### Written request
Give every line of the listing from the one holding "In terms of" through the last line, inclusive, as a JSON list of strings, one string per line, with blank lines left out.

⁂

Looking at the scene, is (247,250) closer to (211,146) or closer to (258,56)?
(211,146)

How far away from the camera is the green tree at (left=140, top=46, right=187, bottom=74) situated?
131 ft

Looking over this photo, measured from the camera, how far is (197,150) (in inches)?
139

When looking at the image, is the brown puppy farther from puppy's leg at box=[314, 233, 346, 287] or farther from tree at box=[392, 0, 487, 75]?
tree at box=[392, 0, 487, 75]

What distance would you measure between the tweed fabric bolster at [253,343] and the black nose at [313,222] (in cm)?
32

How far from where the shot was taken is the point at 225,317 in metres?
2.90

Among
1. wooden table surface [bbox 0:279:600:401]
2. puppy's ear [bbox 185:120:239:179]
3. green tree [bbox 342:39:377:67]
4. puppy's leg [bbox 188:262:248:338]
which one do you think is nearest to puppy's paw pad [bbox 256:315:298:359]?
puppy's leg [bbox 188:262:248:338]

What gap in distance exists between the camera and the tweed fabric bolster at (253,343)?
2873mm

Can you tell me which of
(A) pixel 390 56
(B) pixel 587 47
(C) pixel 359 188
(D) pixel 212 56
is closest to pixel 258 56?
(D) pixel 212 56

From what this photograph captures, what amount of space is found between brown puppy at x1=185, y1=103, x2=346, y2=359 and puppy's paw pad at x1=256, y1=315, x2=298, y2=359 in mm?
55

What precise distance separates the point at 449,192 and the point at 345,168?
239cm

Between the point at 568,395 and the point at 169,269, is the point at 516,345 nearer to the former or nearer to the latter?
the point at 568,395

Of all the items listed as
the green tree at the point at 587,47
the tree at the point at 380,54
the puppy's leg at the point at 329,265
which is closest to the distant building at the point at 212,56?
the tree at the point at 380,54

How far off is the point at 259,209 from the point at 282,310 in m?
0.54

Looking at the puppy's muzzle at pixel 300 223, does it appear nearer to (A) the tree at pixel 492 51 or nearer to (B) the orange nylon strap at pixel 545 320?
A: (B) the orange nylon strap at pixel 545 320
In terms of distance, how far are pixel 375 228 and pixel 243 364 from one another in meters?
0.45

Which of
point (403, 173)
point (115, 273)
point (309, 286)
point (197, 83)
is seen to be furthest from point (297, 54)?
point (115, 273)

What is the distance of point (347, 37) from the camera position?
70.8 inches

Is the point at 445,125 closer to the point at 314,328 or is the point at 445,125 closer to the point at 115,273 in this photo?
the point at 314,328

⁂

### Result for this task
[
  "In terms of distance, how far are pixel 375 228 and pixel 243 364 from one another in meters?",
  "0.45",
  "Which of",
  "point (403, 173)",
  "point (115, 273)",
  "point (309, 286)",
  "point (197, 83)",
  "is seen to be furthest from point (297, 54)?",
  "point (115, 273)",
  "What is the distance of point (347, 37) from the camera position?",
  "70.8 inches",
  "Is the point at 445,125 closer to the point at 314,328 or is the point at 445,125 closer to the point at 115,273 in this photo?",
  "the point at 314,328"
]